Data entries ::
◇ ◇ ◇ ◇

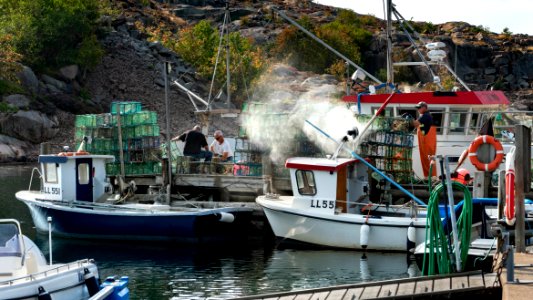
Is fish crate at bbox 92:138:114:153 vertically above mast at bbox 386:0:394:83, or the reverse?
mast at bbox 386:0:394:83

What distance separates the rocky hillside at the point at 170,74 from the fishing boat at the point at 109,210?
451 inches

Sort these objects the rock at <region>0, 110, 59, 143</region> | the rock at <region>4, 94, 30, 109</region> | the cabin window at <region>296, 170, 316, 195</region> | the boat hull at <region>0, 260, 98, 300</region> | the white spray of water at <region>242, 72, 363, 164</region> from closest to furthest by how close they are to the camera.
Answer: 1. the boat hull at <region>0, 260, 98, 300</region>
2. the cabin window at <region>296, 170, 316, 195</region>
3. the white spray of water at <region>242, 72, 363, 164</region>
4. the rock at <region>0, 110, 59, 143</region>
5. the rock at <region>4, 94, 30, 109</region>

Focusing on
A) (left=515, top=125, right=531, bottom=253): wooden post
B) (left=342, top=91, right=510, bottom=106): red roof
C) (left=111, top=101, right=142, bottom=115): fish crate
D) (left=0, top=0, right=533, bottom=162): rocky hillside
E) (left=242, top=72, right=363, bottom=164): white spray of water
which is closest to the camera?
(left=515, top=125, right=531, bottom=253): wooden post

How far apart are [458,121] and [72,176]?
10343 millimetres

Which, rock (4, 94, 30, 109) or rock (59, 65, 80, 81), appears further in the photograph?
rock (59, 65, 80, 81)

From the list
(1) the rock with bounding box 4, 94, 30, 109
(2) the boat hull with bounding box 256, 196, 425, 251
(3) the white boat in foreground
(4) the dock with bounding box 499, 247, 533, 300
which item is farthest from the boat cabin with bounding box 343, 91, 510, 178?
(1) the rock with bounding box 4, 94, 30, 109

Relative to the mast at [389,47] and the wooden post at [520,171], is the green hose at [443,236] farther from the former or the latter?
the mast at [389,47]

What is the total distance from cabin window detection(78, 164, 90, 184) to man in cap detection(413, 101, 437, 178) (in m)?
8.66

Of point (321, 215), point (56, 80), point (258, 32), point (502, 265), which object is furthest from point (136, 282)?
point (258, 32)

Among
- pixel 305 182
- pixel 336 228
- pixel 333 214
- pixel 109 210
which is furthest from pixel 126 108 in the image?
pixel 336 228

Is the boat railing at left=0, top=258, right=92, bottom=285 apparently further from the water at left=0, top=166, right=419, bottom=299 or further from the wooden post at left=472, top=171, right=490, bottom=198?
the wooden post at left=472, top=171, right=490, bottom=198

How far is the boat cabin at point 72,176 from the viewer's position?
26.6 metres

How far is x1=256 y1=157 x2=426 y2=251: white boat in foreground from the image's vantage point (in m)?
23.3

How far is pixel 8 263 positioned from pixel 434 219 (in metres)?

◇ ◇ ◇ ◇

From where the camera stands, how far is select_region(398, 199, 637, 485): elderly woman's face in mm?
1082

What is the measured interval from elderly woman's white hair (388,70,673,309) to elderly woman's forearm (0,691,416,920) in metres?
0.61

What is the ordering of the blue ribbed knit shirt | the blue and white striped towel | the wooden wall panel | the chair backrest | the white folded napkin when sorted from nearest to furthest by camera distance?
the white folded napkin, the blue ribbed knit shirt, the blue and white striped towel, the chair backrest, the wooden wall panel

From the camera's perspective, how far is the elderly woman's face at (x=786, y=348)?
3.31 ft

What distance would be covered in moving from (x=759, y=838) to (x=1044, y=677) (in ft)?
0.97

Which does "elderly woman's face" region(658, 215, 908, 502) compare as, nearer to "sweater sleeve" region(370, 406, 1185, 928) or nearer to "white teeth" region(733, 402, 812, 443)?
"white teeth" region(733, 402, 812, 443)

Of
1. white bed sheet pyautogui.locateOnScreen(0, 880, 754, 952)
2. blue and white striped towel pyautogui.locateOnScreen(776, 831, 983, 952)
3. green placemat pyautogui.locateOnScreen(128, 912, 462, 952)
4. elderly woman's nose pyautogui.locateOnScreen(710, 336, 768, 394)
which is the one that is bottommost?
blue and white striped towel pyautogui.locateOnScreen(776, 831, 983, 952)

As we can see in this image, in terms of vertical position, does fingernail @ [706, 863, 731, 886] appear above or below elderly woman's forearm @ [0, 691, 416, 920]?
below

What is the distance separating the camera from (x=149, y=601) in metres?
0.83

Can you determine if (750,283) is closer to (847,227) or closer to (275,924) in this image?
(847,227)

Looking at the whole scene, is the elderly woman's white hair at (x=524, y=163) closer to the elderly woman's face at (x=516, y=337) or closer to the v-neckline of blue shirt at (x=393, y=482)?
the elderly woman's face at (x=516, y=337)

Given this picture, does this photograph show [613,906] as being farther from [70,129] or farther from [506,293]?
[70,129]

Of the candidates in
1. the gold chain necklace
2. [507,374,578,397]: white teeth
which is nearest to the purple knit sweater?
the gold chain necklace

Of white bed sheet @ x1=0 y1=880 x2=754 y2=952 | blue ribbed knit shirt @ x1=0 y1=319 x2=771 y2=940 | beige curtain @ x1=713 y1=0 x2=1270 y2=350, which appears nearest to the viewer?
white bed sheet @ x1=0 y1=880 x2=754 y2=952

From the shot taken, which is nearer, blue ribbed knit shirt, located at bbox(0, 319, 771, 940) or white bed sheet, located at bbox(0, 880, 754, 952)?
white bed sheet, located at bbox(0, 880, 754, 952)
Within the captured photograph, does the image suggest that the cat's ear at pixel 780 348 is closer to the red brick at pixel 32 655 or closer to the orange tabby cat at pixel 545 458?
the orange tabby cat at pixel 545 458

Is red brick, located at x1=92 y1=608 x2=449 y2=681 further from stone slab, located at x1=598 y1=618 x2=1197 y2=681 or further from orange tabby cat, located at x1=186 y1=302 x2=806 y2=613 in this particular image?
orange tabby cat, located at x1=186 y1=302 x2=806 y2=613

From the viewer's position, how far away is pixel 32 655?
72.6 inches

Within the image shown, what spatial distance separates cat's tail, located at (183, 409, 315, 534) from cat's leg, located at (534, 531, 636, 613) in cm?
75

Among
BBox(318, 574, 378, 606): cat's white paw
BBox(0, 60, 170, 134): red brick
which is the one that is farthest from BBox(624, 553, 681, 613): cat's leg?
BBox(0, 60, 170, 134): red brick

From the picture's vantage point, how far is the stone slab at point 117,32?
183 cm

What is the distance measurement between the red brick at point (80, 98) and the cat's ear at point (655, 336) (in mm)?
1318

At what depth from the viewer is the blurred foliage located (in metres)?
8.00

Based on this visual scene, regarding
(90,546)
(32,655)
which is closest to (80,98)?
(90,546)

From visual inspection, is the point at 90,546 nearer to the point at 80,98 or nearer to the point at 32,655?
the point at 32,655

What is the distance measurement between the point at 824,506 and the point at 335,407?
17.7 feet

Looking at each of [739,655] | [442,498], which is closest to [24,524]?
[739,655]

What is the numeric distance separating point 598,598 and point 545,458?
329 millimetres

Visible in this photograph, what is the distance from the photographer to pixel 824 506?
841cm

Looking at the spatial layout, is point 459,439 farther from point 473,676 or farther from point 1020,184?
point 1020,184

◇ ◇ ◇ ◇

Copy the records from the line containing "Of white bed" through the line containing "72.6 inches" verbatim, with both end lines included.

Of white bed sheet @ x1=0 y1=880 x2=754 y2=952 | blue ribbed knit shirt @ x1=0 y1=319 x2=771 y2=940 | beige curtain @ x1=713 y1=0 x2=1270 y2=350, which appears nearest to the viewer?
white bed sheet @ x1=0 y1=880 x2=754 y2=952

From the shot taken, which is nearer, blue ribbed knit shirt, located at bbox(0, 319, 771, 940) or white bed sheet, located at bbox(0, 880, 754, 952)?
white bed sheet, located at bbox(0, 880, 754, 952)
Within the captured photograph, does the image suggest that the cat's ear at pixel 780 348 is closer to the red brick at pixel 32 655 or closer to the orange tabby cat at pixel 545 458?
the orange tabby cat at pixel 545 458

Is red brick, located at x1=92 y1=608 x2=449 y2=681 further from stone slab, located at x1=598 y1=618 x2=1197 y2=681 or further from orange tabby cat, located at x1=186 y1=302 x2=806 y2=613 in this particular image?
orange tabby cat, located at x1=186 y1=302 x2=806 y2=613

From the viewer's position, how far away is pixel 32 655?
72.6 inches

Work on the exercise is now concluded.